01/01/1970 Le président de la Somalie, Mohamed Abdulahi 'Farmajo' s'adresse à l'Assemblée générale des Nations Unies AFRICA POLITICS INTERNATIONAL SOMALIA MICHAEL BROCHSTEIN / ZUMA PRESS / CONTACTOPHOTO 01/01/1970 Le président de la Somalie, Mohamed Abdulahi ‘Farmajo’ s’adresse à l’Assemblée générale des Nations Unies AFRICA POLITICS INTERNATIONAL SOMALIA MICHAEL BROCHSTEIN / ZUMA PRESS / CONTACTOPHOTO

MADRID, 21 ANS (EUROPA PRESS)

Une dizaine de candidats à la présidence de la Somalie ont entamé ce samedi une réunion de trois jours dans la capitale du pays, Mogadiscio, pour évaluer les préparatifs des élections de février de l’année prochaine dans le pays africain, au milieu de sérieux doutes sur l’impartialité présumée des commissions électorales, soupçonnées d’affinité avec le président du pays, Mohamed Abdullahi «Farmajo».

Les candidats, dont les anciens présidents Hassan Sheikh Mohamud et Sharif Sheikh Ahmed, délibéreront sur l’état de l’infrastructure électorale avant une période électorale qui débutera le mois prochain par des élections législatives, et culminera avec les élections à la tête de l’Etat.

Un processus qui, cependant, a été affecté par des plaintes et des différends d’une bonne partie du spectre politique, notamment en ce qui concerne la composition des commissions électorales aux niveaux local et fédéral.

En ce sens, ces mêmes 12 candidats ont protesté le mois dernier contre la décision de “ Farmajo ” d’imposer la présence de candidats à caractère exclusivement politique et en leur faveur, ainsi que de membres du Service national de renseignement, NISA, dans ces comités, qui cela pourrait influencer frauduleusement l’heure du décompte.
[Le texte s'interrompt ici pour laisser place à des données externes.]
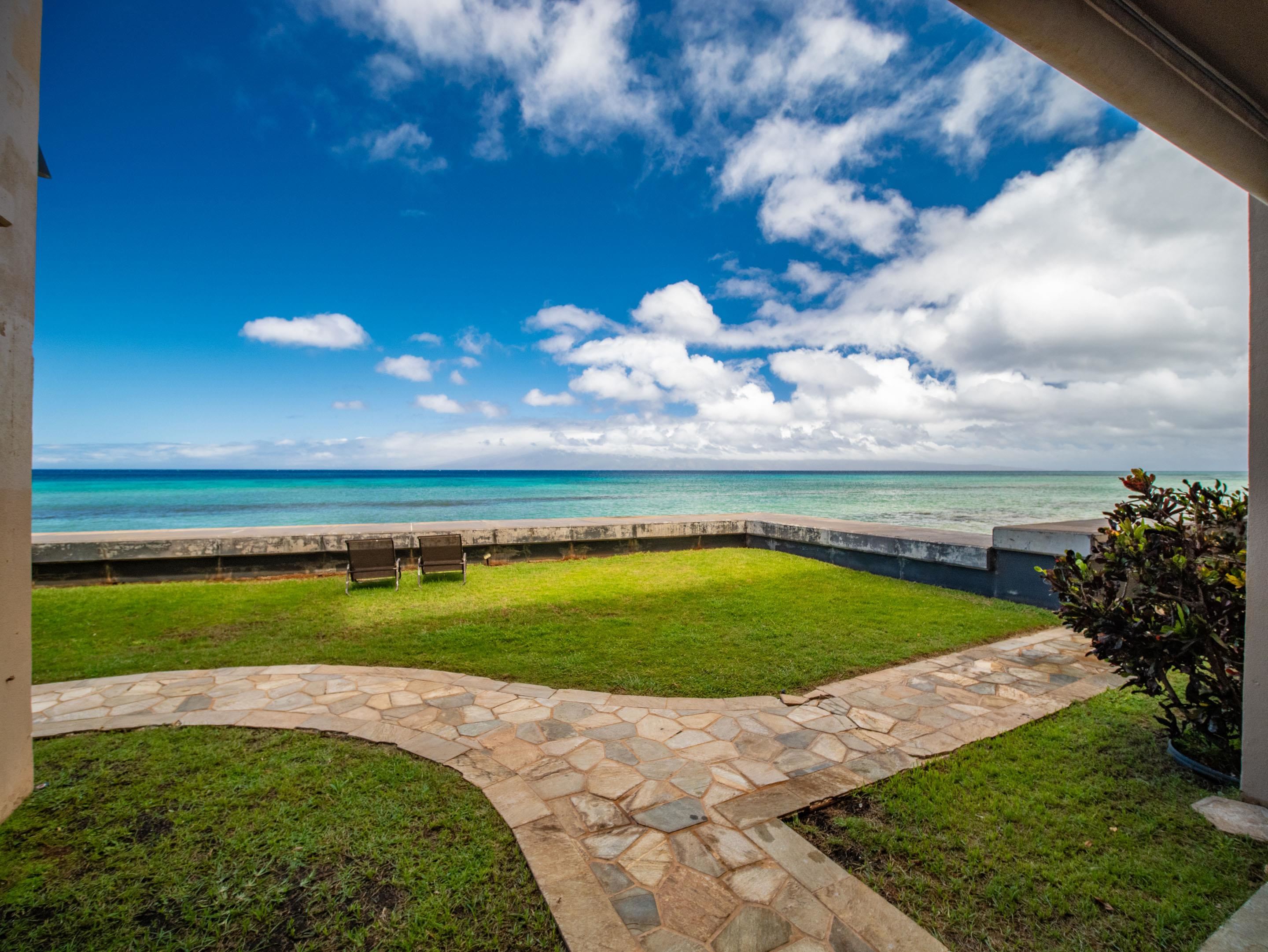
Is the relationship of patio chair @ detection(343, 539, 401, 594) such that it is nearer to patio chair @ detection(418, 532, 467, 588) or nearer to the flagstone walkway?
patio chair @ detection(418, 532, 467, 588)

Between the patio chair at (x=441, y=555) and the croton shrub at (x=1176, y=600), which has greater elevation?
the croton shrub at (x=1176, y=600)

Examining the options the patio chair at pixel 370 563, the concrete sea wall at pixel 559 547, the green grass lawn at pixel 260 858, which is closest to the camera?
the green grass lawn at pixel 260 858

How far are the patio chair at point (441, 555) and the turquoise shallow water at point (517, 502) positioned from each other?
26.5 feet

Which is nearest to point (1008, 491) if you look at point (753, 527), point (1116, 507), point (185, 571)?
point (753, 527)

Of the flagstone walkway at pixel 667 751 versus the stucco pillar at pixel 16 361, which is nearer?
the flagstone walkway at pixel 667 751

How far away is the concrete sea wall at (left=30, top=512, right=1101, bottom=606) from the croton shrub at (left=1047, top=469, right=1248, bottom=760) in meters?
2.75

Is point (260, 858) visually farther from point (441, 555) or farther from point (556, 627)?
point (441, 555)

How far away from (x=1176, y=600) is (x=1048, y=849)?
179 centimetres

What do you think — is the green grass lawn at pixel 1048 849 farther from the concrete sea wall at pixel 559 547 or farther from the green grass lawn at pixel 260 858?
the concrete sea wall at pixel 559 547

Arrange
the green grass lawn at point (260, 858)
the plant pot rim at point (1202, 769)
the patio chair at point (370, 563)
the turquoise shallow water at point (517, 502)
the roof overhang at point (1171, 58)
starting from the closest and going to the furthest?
the roof overhang at point (1171, 58), the green grass lawn at point (260, 858), the plant pot rim at point (1202, 769), the patio chair at point (370, 563), the turquoise shallow water at point (517, 502)

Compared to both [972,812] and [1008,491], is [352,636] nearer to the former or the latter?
[972,812]

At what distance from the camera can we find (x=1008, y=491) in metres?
49.7

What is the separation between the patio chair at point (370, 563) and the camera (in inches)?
292

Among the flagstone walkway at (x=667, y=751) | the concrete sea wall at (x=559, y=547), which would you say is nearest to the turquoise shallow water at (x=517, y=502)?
the concrete sea wall at (x=559, y=547)
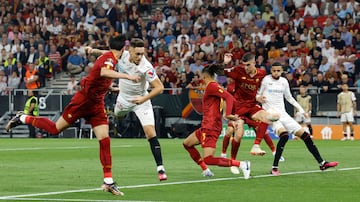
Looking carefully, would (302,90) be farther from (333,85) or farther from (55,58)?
(55,58)

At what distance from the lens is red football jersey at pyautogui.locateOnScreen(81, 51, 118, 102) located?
45.7ft

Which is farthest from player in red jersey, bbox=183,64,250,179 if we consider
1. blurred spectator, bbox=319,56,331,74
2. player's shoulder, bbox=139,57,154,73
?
blurred spectator, bbox=319,56,331,74

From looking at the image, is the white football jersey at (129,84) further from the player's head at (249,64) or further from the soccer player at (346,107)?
the soccer player at (346,107)

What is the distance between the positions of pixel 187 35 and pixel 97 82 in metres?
26.9

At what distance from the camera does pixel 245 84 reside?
1961 centimetres

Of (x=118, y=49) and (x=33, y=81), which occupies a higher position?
(x=118, y=49)

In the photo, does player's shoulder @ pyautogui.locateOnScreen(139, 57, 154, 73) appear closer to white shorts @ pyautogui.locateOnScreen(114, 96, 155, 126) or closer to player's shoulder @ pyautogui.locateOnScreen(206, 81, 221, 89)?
white shorts @ pyautogui.locateOnScreen(114, 96, 155, 126)

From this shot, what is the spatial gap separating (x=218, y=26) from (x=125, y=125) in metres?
5.96

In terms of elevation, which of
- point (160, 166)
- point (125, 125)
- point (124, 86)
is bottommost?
point (125, 125)

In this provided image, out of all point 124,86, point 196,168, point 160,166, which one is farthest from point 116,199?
point 196,168

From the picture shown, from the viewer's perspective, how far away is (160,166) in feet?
52.7

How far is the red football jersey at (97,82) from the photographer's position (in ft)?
45.7

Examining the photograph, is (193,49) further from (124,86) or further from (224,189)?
(224,189)

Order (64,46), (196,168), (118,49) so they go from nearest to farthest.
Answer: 1. (118,49)
2. (196,168)
3. (64,46)
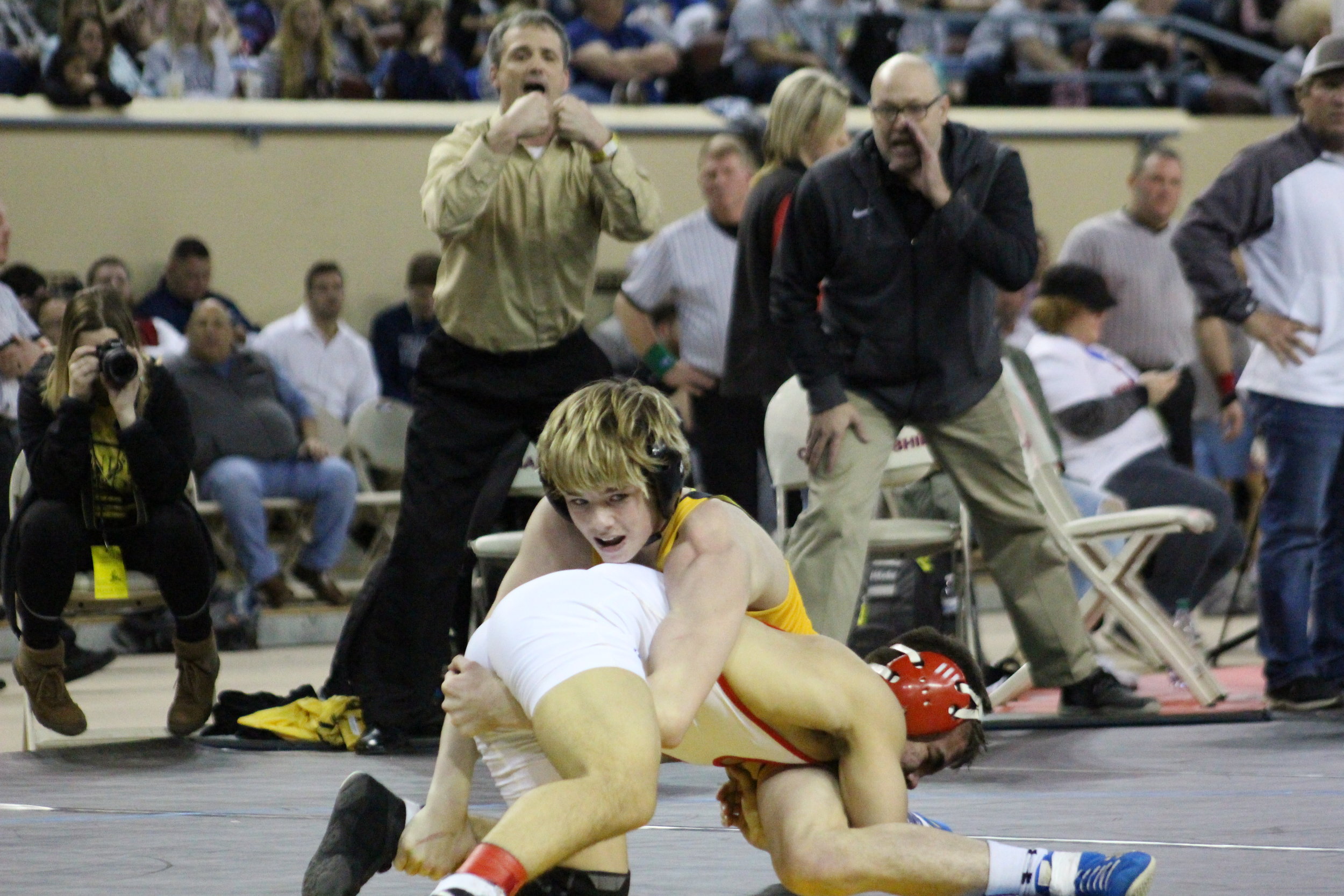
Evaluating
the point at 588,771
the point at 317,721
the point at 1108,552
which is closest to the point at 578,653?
the point at 588,771

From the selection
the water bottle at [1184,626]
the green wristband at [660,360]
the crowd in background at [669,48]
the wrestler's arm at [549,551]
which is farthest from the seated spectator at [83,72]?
the wrestler's arm at [549,551]

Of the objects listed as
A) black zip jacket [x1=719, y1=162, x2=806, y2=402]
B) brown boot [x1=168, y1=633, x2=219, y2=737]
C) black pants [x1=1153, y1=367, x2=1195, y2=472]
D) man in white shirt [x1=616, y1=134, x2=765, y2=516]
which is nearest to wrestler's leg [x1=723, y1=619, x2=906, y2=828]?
brown boot [x1=168, y1=633, x2=219, y2=737]

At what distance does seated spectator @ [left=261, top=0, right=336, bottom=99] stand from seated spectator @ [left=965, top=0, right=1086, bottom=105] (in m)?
4.19

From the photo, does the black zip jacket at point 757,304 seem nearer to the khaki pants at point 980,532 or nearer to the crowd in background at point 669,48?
the khaki pants at point 980,532

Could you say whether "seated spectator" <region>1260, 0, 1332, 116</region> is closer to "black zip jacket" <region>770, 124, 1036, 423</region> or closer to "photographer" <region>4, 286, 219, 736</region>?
"black zip jacket" <region>770, 124, 1036, 423</region>

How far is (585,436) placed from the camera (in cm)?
342

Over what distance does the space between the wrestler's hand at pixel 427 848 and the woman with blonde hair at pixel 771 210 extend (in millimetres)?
3246

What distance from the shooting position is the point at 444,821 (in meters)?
3.49

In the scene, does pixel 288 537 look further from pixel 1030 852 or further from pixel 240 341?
pixel 1030 852

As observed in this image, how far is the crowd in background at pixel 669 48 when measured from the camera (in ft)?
35.2

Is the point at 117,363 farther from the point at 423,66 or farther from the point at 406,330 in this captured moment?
the point at 423,66

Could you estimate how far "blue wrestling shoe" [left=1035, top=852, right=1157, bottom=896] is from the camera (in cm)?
334

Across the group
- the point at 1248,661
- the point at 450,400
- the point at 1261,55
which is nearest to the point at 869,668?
the point at 450,400

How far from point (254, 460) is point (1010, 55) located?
643 centimetres
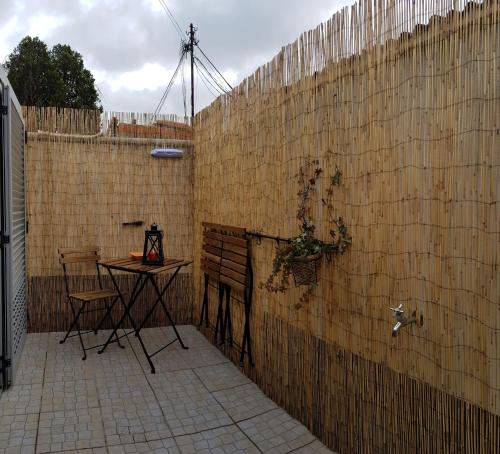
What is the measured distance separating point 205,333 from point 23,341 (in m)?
1.71

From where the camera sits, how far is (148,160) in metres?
5.12

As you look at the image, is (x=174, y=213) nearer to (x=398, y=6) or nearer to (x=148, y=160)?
(x=148, y=160)

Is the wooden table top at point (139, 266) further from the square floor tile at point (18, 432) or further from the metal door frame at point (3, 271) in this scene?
the square floor tile at point (18, 432)

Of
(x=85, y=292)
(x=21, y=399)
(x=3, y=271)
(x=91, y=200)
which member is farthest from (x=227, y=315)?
(x=91, y=200)

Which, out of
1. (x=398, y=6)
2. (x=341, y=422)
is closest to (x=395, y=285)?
(x=341, y=422)

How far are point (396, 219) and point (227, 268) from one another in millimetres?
2059

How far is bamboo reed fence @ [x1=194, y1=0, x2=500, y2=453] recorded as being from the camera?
1679 mm

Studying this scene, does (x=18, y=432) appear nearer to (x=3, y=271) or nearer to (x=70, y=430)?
(x=70, y=430)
La coalition d’opposition du Forum des partis populaires (FNP) a également exprimé sa préoccupation à cet égard concernant la région séparatiste du Somaliland.

Le groupe d’experts de l’Institut du patrimoine pour les études politiques de Mogadiscio a appelé à la dissolution de ces comités, qui pourraient finir par être “constitués de fidèles” au président et à leur remplacement par “des substituts crédibles et respectables”, selon le média somalien ‘Goobjoog’.